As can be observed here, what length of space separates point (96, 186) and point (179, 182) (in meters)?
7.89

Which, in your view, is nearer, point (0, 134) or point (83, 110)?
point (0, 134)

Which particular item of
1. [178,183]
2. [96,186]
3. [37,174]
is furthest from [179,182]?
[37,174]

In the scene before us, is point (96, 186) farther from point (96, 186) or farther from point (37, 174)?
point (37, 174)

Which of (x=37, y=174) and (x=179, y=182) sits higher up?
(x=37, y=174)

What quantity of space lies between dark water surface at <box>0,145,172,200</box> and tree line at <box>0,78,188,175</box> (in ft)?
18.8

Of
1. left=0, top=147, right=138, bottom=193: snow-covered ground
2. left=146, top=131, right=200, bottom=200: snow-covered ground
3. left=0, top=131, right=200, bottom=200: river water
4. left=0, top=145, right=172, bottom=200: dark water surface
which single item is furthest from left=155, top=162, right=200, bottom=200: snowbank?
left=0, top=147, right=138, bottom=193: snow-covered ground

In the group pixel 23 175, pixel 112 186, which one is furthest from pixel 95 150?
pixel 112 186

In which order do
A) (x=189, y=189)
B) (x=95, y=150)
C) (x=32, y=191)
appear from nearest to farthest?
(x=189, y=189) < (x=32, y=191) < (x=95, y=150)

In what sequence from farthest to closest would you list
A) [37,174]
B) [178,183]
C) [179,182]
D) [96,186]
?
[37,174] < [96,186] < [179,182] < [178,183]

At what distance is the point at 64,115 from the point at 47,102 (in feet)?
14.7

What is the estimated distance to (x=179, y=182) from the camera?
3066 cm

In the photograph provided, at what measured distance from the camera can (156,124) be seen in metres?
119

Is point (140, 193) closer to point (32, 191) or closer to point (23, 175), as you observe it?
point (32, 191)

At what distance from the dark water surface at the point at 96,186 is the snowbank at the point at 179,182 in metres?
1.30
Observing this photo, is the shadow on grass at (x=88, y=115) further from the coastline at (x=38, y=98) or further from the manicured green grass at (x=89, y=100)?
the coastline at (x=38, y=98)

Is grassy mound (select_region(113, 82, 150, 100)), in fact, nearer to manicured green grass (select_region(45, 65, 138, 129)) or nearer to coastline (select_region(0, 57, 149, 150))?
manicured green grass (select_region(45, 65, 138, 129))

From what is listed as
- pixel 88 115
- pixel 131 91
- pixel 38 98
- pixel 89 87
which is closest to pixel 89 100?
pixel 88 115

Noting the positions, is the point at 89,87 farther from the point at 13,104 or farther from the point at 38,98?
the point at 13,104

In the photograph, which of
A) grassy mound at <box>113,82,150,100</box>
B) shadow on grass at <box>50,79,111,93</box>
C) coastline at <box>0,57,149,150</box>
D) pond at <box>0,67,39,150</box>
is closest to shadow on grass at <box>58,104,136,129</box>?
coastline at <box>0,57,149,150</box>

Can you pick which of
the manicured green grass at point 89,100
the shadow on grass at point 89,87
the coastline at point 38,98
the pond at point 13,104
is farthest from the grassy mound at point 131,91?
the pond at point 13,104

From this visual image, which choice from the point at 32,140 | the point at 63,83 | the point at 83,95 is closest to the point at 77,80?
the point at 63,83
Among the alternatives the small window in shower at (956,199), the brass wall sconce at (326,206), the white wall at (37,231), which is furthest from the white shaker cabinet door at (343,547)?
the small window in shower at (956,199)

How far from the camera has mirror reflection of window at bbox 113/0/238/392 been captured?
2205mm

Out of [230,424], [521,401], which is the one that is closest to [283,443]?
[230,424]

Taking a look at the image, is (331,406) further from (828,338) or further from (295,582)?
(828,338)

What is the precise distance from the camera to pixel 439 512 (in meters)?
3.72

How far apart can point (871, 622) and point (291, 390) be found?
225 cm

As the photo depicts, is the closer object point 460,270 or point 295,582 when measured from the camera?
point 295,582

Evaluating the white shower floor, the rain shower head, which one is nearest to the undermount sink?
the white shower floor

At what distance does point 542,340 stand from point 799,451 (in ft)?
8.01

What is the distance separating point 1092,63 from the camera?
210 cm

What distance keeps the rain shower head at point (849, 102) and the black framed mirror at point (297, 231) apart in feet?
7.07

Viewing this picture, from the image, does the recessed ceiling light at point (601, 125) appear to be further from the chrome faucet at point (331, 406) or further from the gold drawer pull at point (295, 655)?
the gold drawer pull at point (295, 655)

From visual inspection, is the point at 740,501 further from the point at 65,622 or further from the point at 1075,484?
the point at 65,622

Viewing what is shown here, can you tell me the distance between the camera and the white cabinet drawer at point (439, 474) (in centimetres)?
:::::
> [Exercise aim]: Put every line of the entries above, from the line containing "Out of [230,424], [521,401], which" through the last line of the entries, into a JSON list of strings with one string per line, leaving out blank lines.

> [Answer for this exercise]:
[
  "Out of [230,424], [521,401], which is the one that is closest to [283,443]?",
  "[230,424]",
  "Taking a look at the image, is (331,406) further from (828,338) or further from (295,582)?",
  "(828,338)",
  "What is the precise distance from the camera to pixel 439 512 (in meters)?",
  "3.72",
  "How far apart can point (871, 622) and point (291, 390) be found?",
  "225 cm",
  "As the photo depicts, is the closer object point 460,270 or point 295,582 when measured from the camera?",
  "point 295,582",
  "Evaluating the white shower floor, the rain shower head, which one is nearest to the undermount sink?",
  "the white shower floor",
  "At what distance does point 542,340 stand from point 799,451 (in ft)?",
  "8.01",
  "What is the distance separating point 1092,63 from the camera?",
  "210 cm",
  "What distance keeps the rain shower head at point (849, 102) and the black framed mirror at point (297, 231) apart in feet?",
  "7.07",
  "Viewing this picture, from the image, does the recessed ceiling light at point (601, 125) appear to be further from the chrome faucet at point (331, 406) or further from the gold drawer pull at point (295, 655)?",
  "the gold drawer pull at point (295, 655)",
  "From visual inspection, is the point at 740,501 further from the point at 65,622 or further from the point at 1075,484?",
  "the point at 65,622",
  "Viewing what is shown here, can you tell me the distance between the camera and the white cabinet drawer at point (439, 474) (in centimetres)?"
]